____ Document passage

# Do you use a moisture meter?



## CApainter (Jun 29, 2007)

I mentioned in another thread that I was replacing some water damaged drywall in several offices of a lab where a flood occured.

I like using testing instruments whenever possible, but most are for steel surfaces. I needed a moisture meter on this particular job so I could determine which areas to cut out. I purchased a meter this last Monday, and it saved me a lot of work. 

It was interesting that the base line moisture content of the unaffected areas of drywall measured at 0.65% on average. The affected areas measured up to 4.75% which began showing signs of black mold on the back side of the rock. 

It would have been difficult for me to isolate these areas (short of unnecessarily removing tons of drywall) without the meter because by touch and probing, there wasn't a whole lot of difference between the affected and unaffected areas. And because the walls were insulated, water wicked up to three feet in most cases. 

My Moisture Meter http://www.extech.com/instruments/product.asp?catid=11&prodid=72

What kind do you have and recommend?


----------



## Schmidt & Co. (Nov 6, 2008)

I have two (no-name brands) that I paid under $40.00 each for at the paint store. They more than likely don't give me as exact readings as yours, but they have served me well. I actually get more use out of it on interior water damage jobs, rather than exterior. I always bring it along with me on the estimate. Kind of sets me apart from the other guys. :thumbsup:


----------



## Wolfgang (Nov 16, 2008)

________
____ Given records

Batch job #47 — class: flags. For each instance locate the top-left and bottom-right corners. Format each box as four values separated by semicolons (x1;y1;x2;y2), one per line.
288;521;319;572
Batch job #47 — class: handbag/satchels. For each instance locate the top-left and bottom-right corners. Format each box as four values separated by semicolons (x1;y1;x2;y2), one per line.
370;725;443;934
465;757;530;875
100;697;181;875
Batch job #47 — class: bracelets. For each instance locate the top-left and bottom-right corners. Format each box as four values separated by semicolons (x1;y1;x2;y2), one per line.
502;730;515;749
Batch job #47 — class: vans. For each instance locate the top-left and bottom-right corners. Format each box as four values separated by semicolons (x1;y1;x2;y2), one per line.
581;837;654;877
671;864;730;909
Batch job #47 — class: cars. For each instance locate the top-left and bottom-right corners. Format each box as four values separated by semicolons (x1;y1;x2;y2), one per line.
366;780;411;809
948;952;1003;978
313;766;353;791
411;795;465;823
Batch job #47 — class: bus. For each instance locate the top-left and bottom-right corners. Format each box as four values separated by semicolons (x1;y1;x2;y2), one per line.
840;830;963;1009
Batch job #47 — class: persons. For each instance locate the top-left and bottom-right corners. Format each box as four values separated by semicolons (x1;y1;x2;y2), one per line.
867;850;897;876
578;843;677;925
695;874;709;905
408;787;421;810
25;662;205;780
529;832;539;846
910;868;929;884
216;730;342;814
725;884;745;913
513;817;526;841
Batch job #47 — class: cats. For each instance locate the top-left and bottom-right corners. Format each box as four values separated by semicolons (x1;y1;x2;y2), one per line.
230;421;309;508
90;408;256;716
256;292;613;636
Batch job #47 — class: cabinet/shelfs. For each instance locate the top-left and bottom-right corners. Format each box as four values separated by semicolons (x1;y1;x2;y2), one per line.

________

→ Problems and tasks
A) From the forum thread about moisture meters, extract the passage from "It would have" to "in most cases.".
B) Write what comes next in the forum thread about moisture meters, picking up right after its last line.

→ Expected results
A)
It would have been difficult for me to isolate these areas (short of unnecessarily removing tons of drywall) without the meter because by touch and probing, there wasn't a whole lot of difference between the affected and unaffected areas. And because the walls were insulated, water wicked up to three feet in most cases.

B)
Have the same mfg that you do......except they (2) are about 10 years old. Since I did a lot of insurance resto work, (mostly fire and water), it was imperative to have them. They let me know when the remaining framing studs were dry enough to wall in, and I also used them on drywall that I questioned whether more of it should be removed. Most of the time on water damage, the insurance co., would allow about 2' high to be removed. There were times it would either be 4' or to the ceiling.

On exteriors, I didn't use it that much, other than to double check any suspicions I had.


----------



## Paint and Hammer (Feb 26, 2008)

This is mine....http://www.leevalley.com/en/wood/page.aspx?p=32548&cat=1,43513,45788

Seems I paid double you guys.

Use it mostly on decks, high humidity days, lower parts of homes near ground, first thing in the morning and green lumber.


----------



## Wolfgang (Nov 16, 2008)

They're great on green lumber and decks!


----------



## NEPS.US (Feb 6, 2008)

Ryobi has a decent one that does hard woods, soft woods, metal and masonry. Under $50.


----------



## Roamer (Jul 5, 2010)

This is the one we use:

http://www.grainger.com/Grainger/SONIN-Analog-Moisture-Meter-1UG80?Pid=search

We use it frequently on jobs where we've used Peel Away 1 and are trying to determine if the wood or masonry is dry enough to paint.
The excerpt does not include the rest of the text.